- Les femmes atteintes de maladie rénale chronique sont plus souvent non diagnostiquées, moins dépistées et moins orientées vers des soins adaptés que les hommes, même quand leurs résultats sont similaires.
- De plus, elles représentent moins de la moitié des participants aux essais cliniques, ce qui fait que certains traitements sont insuffisamment testés chez les femmes, avec des effets parfois différents.
- Les chercheurs appellent ainsi à intégrer systématiquement les différences liées au sexe dans la recherche et les soins.
La maladie rénale chronique, caractérisée par une diminution du fonctionnement des reins qui ne filtrent plus correctement le sang de l'organisme, touche déjà 844 millions d'adultes dans le monde et devrait devenir la cinquième cause de décès à l'échelle mondiale d'ici 2040. Pourtant, celle-ci est "l'une des affections les moins bien diagnostiquées au monde" et une nouvelle étude, parue dans la revue The Lancet, montre que "les femmes subissent un désavantage supplémentaire." Afin de parvenir à ce constat inquiétant, des chercheurs de l’université de Glasgow (Royaume-Uni) ont examiné la complexité des différences liées au sexe dans le contexte de la santé et des maladies rénales, depuis les aspects biologiques jusqu'aux caractéristiques cliniques, en passant par le traitement, la production de données probantes et leur publication.

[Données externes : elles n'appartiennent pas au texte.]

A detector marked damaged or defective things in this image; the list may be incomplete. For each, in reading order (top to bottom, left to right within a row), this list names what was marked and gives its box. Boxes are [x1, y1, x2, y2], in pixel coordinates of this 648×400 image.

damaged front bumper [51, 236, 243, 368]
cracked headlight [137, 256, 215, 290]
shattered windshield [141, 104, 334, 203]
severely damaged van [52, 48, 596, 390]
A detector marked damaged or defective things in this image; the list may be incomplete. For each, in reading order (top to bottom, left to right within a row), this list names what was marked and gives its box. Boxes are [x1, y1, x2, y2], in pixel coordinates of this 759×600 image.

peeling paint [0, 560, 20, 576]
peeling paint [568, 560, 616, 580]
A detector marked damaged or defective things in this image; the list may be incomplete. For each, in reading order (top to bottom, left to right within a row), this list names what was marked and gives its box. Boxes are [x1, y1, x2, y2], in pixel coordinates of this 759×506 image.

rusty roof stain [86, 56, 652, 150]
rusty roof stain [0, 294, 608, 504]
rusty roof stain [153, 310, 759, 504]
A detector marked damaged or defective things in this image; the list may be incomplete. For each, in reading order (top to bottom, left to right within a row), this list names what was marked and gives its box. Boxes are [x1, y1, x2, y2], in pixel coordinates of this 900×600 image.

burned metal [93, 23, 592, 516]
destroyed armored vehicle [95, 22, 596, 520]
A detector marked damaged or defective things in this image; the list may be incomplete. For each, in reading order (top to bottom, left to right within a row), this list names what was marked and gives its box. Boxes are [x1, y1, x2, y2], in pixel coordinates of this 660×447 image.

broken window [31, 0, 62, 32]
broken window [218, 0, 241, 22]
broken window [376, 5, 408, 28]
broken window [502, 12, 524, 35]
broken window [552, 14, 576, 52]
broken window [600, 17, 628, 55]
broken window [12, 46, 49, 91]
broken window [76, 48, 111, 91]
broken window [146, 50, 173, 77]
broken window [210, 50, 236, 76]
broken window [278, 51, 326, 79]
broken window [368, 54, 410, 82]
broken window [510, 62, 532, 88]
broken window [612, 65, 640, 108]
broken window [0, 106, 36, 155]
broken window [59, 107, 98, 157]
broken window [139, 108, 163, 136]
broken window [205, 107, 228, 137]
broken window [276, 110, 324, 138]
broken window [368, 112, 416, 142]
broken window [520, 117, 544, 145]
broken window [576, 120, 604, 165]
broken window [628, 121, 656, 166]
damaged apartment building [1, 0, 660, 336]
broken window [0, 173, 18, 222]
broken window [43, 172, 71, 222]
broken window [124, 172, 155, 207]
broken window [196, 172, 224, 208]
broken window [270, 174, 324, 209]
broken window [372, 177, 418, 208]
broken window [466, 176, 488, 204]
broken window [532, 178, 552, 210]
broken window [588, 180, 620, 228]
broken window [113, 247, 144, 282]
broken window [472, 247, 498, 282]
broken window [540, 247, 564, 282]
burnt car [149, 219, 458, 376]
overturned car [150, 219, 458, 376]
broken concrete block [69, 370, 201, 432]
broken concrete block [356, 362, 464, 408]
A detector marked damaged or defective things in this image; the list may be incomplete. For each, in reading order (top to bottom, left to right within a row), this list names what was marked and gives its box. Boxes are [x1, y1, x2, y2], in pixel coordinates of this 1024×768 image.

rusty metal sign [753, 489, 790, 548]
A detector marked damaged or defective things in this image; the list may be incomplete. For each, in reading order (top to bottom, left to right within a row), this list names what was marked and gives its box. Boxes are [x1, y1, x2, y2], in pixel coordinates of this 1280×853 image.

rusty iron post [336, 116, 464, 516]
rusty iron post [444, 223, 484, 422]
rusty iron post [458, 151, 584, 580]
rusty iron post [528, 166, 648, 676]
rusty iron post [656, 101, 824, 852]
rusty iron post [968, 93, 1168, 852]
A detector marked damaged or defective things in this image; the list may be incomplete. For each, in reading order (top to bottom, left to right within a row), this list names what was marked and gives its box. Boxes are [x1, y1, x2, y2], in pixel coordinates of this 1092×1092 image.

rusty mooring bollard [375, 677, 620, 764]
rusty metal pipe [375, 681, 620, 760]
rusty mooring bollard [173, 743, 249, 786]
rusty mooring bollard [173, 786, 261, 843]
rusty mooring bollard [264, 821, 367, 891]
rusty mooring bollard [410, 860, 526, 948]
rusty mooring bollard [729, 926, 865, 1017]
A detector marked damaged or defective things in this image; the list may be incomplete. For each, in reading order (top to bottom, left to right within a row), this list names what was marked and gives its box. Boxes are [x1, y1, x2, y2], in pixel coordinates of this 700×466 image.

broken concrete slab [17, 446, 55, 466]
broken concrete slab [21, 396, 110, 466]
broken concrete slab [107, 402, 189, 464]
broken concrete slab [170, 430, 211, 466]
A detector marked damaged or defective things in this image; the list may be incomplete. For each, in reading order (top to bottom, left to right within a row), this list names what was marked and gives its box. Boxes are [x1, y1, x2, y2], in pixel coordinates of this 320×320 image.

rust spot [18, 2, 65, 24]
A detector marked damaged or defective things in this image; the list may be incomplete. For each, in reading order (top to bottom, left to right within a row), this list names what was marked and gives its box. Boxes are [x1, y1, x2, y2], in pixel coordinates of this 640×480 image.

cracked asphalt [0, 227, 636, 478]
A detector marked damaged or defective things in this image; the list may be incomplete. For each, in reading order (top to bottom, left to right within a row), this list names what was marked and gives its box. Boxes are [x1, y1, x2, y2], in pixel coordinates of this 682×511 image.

Maladies rénales : les femmes touchées sont moins souvent dépistées et traitées
Selon leur analyse, les femmes atteintes d'une maladie rénale chronique sont moins susceptibles que les hommes d'être diagnostiquées, d'être représentées dans la recherche et de recevoir des traitements ayant été testés sur elles. "Même lorsque les signes sont présents, elles sont moins susceptibles d'être dépistées, d'être orientées vers un spécialiste et de recevoir les traitements dont elles ont besoin", ont signalé les scientifiques. Des travaux australiens examinés par les auteurs ont montré que les femmes représentaient moins de 45 % des participants aux essais cliniques sur les maladies rénales. Ce chiffre tombe à une femme sur trois dans les essais récents portant sur certaines des nouvelles classes de médicaments les plus importantes en néphrologie. "Aucun essai majeur sur les maladies rénales n'a jamais ventilé ses résultats de sécurité selon le sexe pour déterminer si un médicament présente le même profil de sécurité pour les femmes et pour les hommes. Par conséquent, pour de nombreux traitements actuellement utilisés en Australie et dans le monde, les risques et les avantages pour les femmes demeurent tout simplement inconnus."
Intégrer systématiquement l'étude des différences liées au sexe
Face à ces résultats, l’équipe appelle à ne pas continuer à traiter la maladie rénale comme une affection pour laquelle une approche unique convient à tous. "Nous disposons aujourd'hui de meilleurs traitements contre les maladies rénales qu'à n'importe quelle autre époque, mais les femmes ne bénéficieront pas équitablement de ces avancées tant que nous ne modifierons pas fondamentalement notre façon de concevoir la recherche, d'analyser les données et de prodiguer les soins. Il s'agit d'un appel lancé à tous les acteurs du système pour que les différences liées au sexe deviennent un élément incontournable de notre approche de la santé rénale", a déclaré Sradha Kotwal, qui a participé à l’étude.